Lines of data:

+++

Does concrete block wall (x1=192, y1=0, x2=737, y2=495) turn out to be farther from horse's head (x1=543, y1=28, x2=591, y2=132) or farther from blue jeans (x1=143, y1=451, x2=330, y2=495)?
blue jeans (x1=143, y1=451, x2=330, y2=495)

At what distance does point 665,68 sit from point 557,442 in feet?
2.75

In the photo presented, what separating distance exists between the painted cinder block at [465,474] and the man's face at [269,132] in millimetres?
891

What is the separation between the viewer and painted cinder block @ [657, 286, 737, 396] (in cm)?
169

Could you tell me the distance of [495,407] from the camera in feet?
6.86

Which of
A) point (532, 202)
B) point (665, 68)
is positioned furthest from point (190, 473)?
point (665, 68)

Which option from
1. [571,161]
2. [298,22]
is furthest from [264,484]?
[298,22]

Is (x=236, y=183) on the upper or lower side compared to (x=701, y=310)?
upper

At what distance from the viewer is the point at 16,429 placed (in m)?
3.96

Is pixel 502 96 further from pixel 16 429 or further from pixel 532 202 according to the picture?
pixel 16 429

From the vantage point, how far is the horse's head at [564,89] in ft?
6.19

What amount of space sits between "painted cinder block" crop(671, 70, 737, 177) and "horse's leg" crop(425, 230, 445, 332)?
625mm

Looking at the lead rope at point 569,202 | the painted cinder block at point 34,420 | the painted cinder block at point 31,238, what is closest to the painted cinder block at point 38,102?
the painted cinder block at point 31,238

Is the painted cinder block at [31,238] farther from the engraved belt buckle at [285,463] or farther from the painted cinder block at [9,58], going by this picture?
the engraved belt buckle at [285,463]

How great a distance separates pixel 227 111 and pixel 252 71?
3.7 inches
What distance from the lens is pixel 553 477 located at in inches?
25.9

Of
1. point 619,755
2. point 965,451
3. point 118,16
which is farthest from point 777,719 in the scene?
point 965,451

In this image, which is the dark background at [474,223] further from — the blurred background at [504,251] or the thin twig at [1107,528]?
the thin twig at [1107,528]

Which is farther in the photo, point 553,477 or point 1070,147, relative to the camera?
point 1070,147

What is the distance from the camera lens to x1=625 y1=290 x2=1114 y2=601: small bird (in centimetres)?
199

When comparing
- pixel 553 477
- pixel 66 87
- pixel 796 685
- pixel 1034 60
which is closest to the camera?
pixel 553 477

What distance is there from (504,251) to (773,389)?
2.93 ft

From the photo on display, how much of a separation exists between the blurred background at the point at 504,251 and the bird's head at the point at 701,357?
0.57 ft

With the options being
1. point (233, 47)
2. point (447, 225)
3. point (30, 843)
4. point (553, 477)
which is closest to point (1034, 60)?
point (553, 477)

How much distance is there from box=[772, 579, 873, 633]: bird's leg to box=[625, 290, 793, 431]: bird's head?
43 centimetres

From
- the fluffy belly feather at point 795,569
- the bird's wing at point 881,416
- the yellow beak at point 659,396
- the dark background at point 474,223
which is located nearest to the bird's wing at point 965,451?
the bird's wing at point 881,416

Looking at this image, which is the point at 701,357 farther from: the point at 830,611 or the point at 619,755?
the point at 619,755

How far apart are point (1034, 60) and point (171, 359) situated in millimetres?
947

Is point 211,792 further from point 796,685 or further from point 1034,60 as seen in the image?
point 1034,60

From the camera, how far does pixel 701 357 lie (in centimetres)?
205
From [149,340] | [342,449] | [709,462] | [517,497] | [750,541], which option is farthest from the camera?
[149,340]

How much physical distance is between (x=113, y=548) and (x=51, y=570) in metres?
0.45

+++

[Short problem]:
Output every line above as a JSON array of strings, one string per line, leaving out the blank lines.

[Answer to this task]:
[
  "Does concrete block wall (x1=192, y1=0, x2=737, y2=495) turn out to be farther from horse's head (x1=543, y1=28, x2=591, y2=132) or farther from blue jeans (x1=143, y1=451, x2=330, y2=495)?",
  "blue jeans (x1=143, y1=451, x2=330, y2=495)",
  "At what distance does point 665,68 sit from point 557,442 in feet?",
  "2.75",
  "In the photo presented, what separating distance exists between the painted cinder block at [465,474] and the man's face at [269,132] in millimetres?",
  "891",
  "What is the separation between the viewer and painted cinder block @ [657, 286, 737, 396] (in cm)?",
  "169",
  "Could you tell me the distance of [495,407] from the camera in feet?",
  "6.86",
  "Which of",
  "A) point (532, 202)",
  "B) point (665, 68)",
  "is positioned furthest from point (190, 473)?",
  "point (665, 68)",
  "Which option from",
  "1. [571,161]",
  "2. [298,22]",
  "is furthest from [264,484]?",
  "[298,22]",
  "Is (x=236, y=183) on the upper or lower side compared to (x=701, y=310)?",
  "upper",
  "At what distance from the viewer is the point at 16,429 placed (in m)?",
  "3.96",
  "Is pixel 502 96 further from pixel 16 429 or further from pixel 532 202 according to the picture?",
  "pixel 16 429",
  "From the vantage point, how far is the horse's head at [564,89] in ft?",
  "6.19",
  "What amount of space sits between \"painted cinder block\" crop(671, 70, 737, 177) and \"horse's leg\" crop(425, 230, 445, 332)?",
  "625mm",
  "Looking at the lead rope at point 569,202 | the painted cinder block at point 34,420 | the painted cinder block at point 31,238, what is closest to the painted cinder block at point 38,102?",
  "the painted cinder block at point 31,238",
  "Is the painted cinder block at [31,238] farther from the engraved belt buckle at [285,463] or farther from the painted cinder block at [9,58], going by this picture?",
  "the engraved belt buckle at [285,463]",
  "How great a distance separates pixel 227 111 and pixel 252 71?",
  "3.7 inches",
  "What distance from the lens is pixel 553 477 located at in inches?",
  "25.9",
  "Of",
  "1. point 619,755",
  "2. point 965,451",
  "3. point 118,16",
  "which is farthest from point 777,719 in the scene?",
  "point 965,451",
  "In this image, which is the dark background at [474,223] further from — the blurred background at [504,251] or the thin twig at [1107,528]?",
  "the thin twig at [1107,528]",
  "Which is farther in the photo, point 553,477 or point 1070,147, relative to the camera?",
  "point 1070,147",
  "What is the distance from the camera lens to x1=625 y1=290 x2=1114 y2=601: small bird (in centimetres)?",
  "199",
  "When comparing",
  "- pixel 553 477",
  "- pixel 66 87",
  "- pixel 796 685",
  "- pixel 1034 60",
  "which is closest to the camera?",
  "pixel 553 477",
  "What distance is there from (504,251) to (773,389)?",
  "2.93 ft",
  "From the photo on display, how much of a separation exists between the blurred background at the point at 504,251 and the bird's head at the point at 701,357?",
  "0.57 ft",
  "With the options being",
  "1. point (233, 47)",
  "2. point (447, 225)",
  "3. point (30, 843)",
  "4. point (553, 477)",
  "which is closest to point (1034, 60)?",
  "point (553, 477)",
  "How much distance is there from box=[772, 579, 873, 633]: bird's leg to box=[625, 290, 793, 431]: bird's head?",
  "43 centimetres",
  "From",
  "- the fluffy belly feather at point 795,569",
  "- the bird's wing at point 881,416",
  "- the yellow beak at point 659,396",
  "- the dark background at point 474,223",
  "which is located nearest to the bird's wing at point 965,451?",
  "the bird's wing at point 881,416",
  "Looking at this image, which is the point at 701,357 farther from: the point at 830,611 or the point at 619,755?",
  "the point at 619,755",
  "How far apart are point (1034, 60) and point (171, 359) situated in millimetres?",
  "947",
  "Is point 211,792 further from point 796,685 or further from point 1034,60 as seen in the image?",
  "point 1034,60",
  "From the camera, how far does pixel 701 357 lie (in centimetres)?",
  "205",
  "From [149,340] | [342,449] | [709,462] | [517,497] | [750,541], which option is farthest from the camera?",
  "[149,340]",
  "How much physical distance is between (x=113, y=548) and (x=51, y=570) in metres?",
  "0.45"
]